His world experience and talent is now at work as UC’s Executive Chef of Classic Fare Catering. The University Dining Services Executive Chef also overseas food operations at Mick & Mack’s Contemporary Café (featured in the video) and the UC Faculty Club.


Cabrera’s addition makes two UC executive chefs on staff at University Dining Services – a job that involves creating menus as well as managing the staff. UC’s other Executive Chef is Kiril Gallovitch, whose menus can be enjoyed at CenterCourt, MarketPointe and Stadium View.

Cabrera trained at the Culinary School of Washington, D.C., and also continued his education at the Cornell University Hotel School. His experience includes working as a banquet chef at the exclusive Waldorf Astoria in 1995, serving the world’s most famous celebrities and entertainers. He was the only American chef to work for Cunard Cruise Lines aboard the Queen Elizabeth II, formerly the world’s largest cruise ship. He also worked as an executive chef aboard the Royal Caribbean International.

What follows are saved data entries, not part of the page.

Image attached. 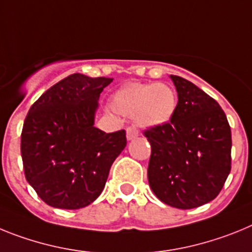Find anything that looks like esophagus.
<instances>
[{
	"label": "esophagus",
	"mask_w": 252,
	"mask_h": 252,
	"mask_svg": "<svg viewBox=\"0 0 252 252\" xmlns=\"http://www.w3.org/2000/svg\"><path fill=\"white\" fill-rule=\"evenodd\" d=\"M138 129L135 128V126H128V128H126V138H128V141L135 139L138 137Z\"/></svg>",
	"instance_id": "obj_1"
}]
</instances>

Cabrera, who lives in downtown Cincinnati, says he decided to look for a job on land after getting married and says Cincinnati was an appealing city in which to settle down. His experience in international cuisine appeals to national trends in university dining services to cater to the more sophisticated taste of today’s university diners. He also keeps an emphasis on nutrition in mind with today’s evolving trends in food services.  “I think people are much more conscious of nutrition than they used to be, and about controlling their sugar and salt intake.”

He adds that this awareness does not have to mean deprivation. “No, not at all, but it’s a proven fact that controlling fats and sugars and salt can lead to a healthier life, and we provide that nutritional information in our restaurants,” Cabrera says.

“I also believe that nowadays, people are willing to be a lot more experimental when it comes to dining,” he says.